**YOUR TASK:** Put everything in the records from the line containing "In this visual, is" down to the line containing "Answer: (x=335, y=349)", both lines included, into a JSON list of strings with one string per line. Leave out any blank lines.

(Records from a collection)
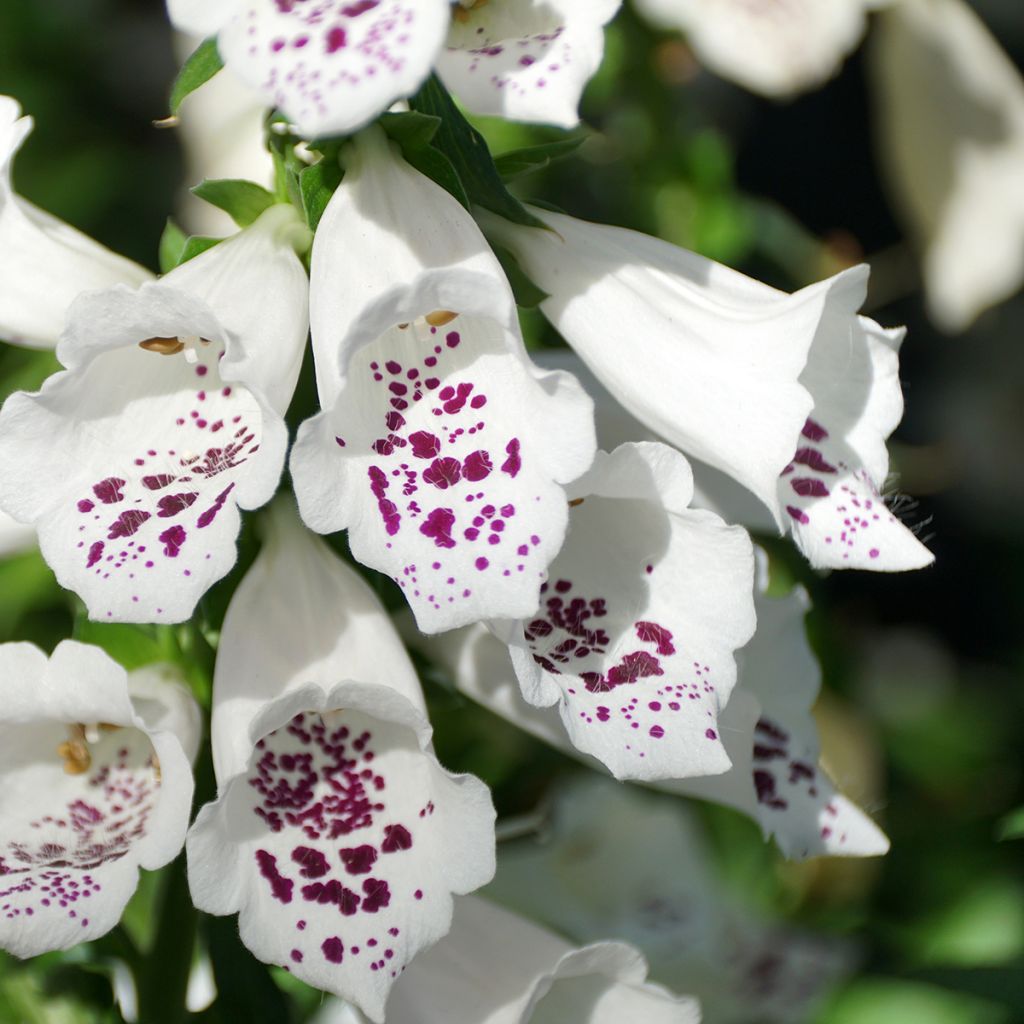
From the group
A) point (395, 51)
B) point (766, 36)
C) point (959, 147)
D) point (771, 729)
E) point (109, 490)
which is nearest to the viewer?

* * *

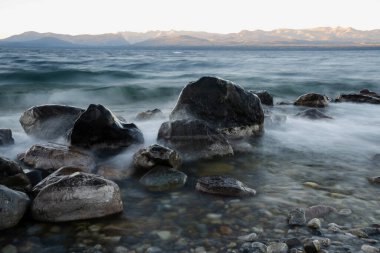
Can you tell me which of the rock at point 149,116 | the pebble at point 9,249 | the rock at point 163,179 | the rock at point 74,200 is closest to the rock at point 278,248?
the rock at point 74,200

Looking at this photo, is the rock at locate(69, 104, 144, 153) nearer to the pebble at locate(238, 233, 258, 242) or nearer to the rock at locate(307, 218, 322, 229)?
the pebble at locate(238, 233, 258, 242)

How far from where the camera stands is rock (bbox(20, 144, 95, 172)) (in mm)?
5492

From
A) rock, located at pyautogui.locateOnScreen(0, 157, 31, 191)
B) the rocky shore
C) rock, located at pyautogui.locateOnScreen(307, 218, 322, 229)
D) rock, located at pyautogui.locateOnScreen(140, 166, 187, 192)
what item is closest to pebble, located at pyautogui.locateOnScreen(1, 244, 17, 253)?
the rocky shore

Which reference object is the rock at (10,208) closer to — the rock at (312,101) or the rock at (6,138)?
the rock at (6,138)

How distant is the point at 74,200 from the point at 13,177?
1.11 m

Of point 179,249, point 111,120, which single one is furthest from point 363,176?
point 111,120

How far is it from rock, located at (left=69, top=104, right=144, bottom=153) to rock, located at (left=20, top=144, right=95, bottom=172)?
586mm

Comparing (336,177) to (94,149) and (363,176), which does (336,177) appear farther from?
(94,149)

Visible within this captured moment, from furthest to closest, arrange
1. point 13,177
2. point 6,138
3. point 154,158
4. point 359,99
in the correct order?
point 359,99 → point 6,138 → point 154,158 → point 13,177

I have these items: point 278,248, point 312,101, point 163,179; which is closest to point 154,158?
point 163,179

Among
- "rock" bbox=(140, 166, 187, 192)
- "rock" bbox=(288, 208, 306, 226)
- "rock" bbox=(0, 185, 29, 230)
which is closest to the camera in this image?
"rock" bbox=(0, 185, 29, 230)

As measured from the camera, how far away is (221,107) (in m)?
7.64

...

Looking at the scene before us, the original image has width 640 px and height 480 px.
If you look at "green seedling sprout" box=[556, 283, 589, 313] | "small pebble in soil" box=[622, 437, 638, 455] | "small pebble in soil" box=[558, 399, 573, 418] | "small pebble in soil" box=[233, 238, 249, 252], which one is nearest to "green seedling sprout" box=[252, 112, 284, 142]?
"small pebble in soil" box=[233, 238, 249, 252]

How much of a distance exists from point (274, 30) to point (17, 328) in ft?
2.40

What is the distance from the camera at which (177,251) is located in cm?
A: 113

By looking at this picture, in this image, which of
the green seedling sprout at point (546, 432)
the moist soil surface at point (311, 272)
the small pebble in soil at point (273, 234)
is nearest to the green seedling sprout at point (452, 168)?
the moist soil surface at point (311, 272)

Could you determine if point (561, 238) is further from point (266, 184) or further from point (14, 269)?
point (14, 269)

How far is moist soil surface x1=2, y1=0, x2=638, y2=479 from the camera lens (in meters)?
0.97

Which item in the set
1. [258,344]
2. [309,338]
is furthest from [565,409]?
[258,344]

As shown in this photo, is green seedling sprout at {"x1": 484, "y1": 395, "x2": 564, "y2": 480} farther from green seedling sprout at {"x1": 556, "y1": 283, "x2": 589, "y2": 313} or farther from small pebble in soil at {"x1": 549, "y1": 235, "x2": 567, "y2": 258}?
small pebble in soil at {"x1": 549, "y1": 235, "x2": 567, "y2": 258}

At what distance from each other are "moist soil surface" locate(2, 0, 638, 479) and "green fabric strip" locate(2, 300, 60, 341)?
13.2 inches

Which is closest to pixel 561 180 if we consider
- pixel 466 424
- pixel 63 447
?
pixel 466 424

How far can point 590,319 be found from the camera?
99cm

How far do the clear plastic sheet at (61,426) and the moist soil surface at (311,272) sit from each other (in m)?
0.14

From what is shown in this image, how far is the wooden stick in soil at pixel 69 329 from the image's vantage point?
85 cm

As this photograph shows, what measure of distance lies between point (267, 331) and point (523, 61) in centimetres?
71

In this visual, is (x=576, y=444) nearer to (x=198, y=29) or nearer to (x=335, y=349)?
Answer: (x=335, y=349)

**EXERCISE SOLUTION:**
[
  "In this visual, is (x=576, y=444) nearer to (x=198, y=29) or nearer to (x=335, y=349)?",
  "Answer: (x=335, y=349)"
]